Previous studies have suggested the usefulness of the postmortem serum S100B level as a marker of the severity of brain damage. In this study, we investigated the S100B level in the cerebrospinal fluid (CSF) in serial autopsy cases ( n = 216, within 3 days postmortem), including those of blunt injury ( n = 34: fatal head injury, n = 20; others, n = 14), sharp instrument injury ( n = 9), mechanical asphyxiation ( n = 19), drowning ( n = 11), fire fatality ( n = 26), intoxication ( n = 20), hypothermia (cold exposure, n = 16), hyperthermia (heat stroke, n = 9), acute cardiac death ( n = 52) and pneumonia ( n = 20).
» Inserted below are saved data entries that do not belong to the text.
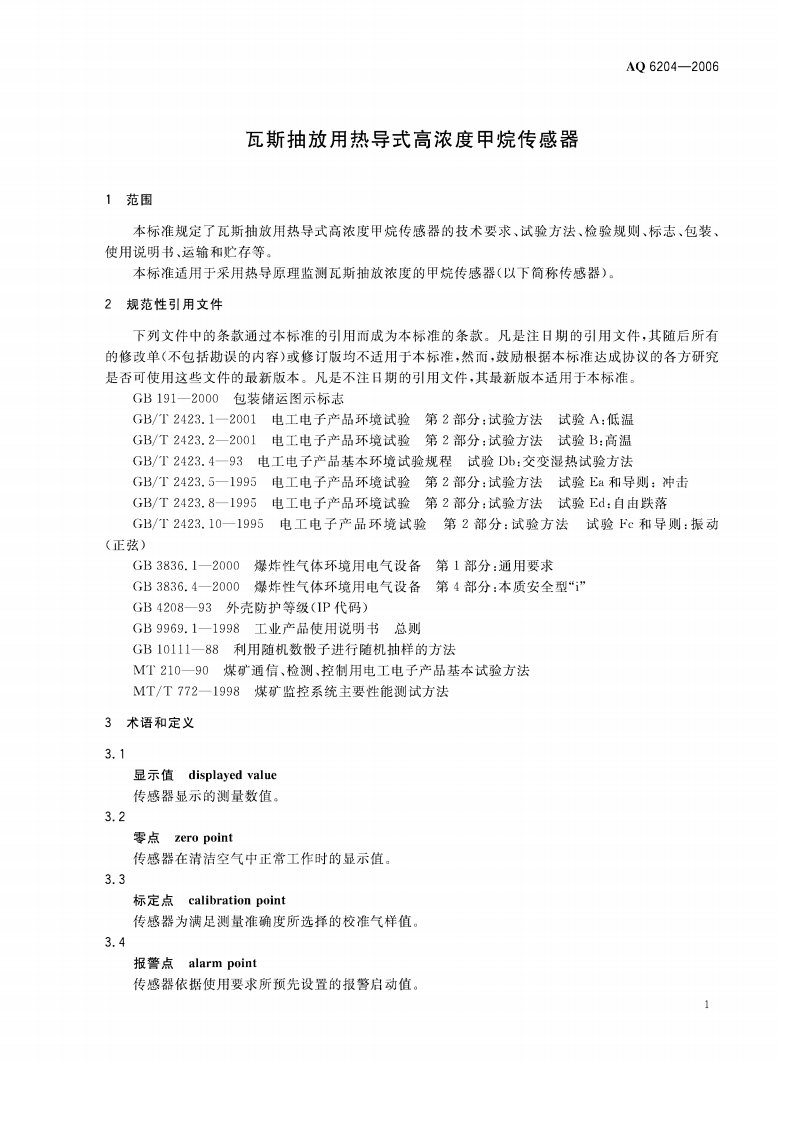 AQ 6204—2006

瓦斯抽放用热导式高浓度甲烷传感器

1 范围

本标准规定了瓦斯抽放用热导式高浓度甲烷传感器的技术要求、试验方法、检验规则、标志、包装、使用说明书、运输和贮存等。

本标准适用于采用热导原理监测瓦斯抽放浓度的甲烷传感器(以下简称传感器)。

2 规范性引用文件

下列文件中的条款通过本标准的引用而成为本标准的条款。凡是注日期的引用文件，其随后所有的修改单(不包括勘误的内容)或修订版均不适用于本标准，然而，鼓励根据本标准达成协议的各方研究是否可使用这些文件的最新版本。凡是不注日期的引用文件，其最新版本适用于本标准。

GB 191—2000 包装储运图示标志

GB/T 2423.1—2001 电工电子产品环境试验 第2部分：试验方法 试验A：低温

GB/T 2423.2—2001 电工电子产品环境试验 第2部分：试验方法 试验B：高温

GB/T 2423.4—93 电工电子产品基本环境试验规程 试验Db：交变湿热试验方法

GB/T 2423.5—1995 电工电子产品环境试验 第2部分：试验方法 试验Ea和导则：冲击

GB/T 2423.8—1995 电工电子产品环境试验 第2部分：试验方法 试验Ed：自由跌落

GB/T 2423.10—1995 电工电子产品环境试验 第2部分：试验方法 试验Fc和导则：振动(正弦)

GB 3836.1—2000 爆炸性气体环境用电气设备 第1部分：通用要求

GB 3836.4—2000 爆炸性气体环境用电气设备 第4部分：本质安全型“i”

GB 4208—93 外壳防护等级(IP代码)

GB 9969.1—1998 工业产品使用说明书 总则

GB 10111—88 利用随机数骰子进行随机抽样的方法

MT 210—90 煤矿通信、检测、控制用电工电子产品基本试验方法

MT/T 772—1998 煤矿监控系统主要性能测试方法

3 术语和定义

3.1

显示值 displayed value

传感器显示的测量数值。

3.2

零点 zero point

传感器在清洁空气中正常工作时的显示值。

3.3

标定点 calibration point

传感器为满足测量准确度所选择的校准气样值。

3.4

报警点 alarm point

传感器依据使用要求所预先设置的报警启动值。

1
The CSF S100B level showed a moderate postmortem time-dependent increase for acute cardiac death ( r = 0.58, p < 0.0001) and asphyxia ( r = 0.741, p < 0.001). In cases of survival time within 48 h, drowning and hypothermia usually showed a lower CSF S100B level (around 500 ng/ml), and the level was higher for delayed head injury death, asphyxia, intoxication, and hyperthermia (around 1500 ng/ml) ( p < 0.05). In fatal head injury cases, however, CSF S100B did not correlate with the survival time or postmortem interval. A CSF S100B level of >2000 ng/ml in the early postmortem period might be considered a biochemical sign of fatally severe brain damage.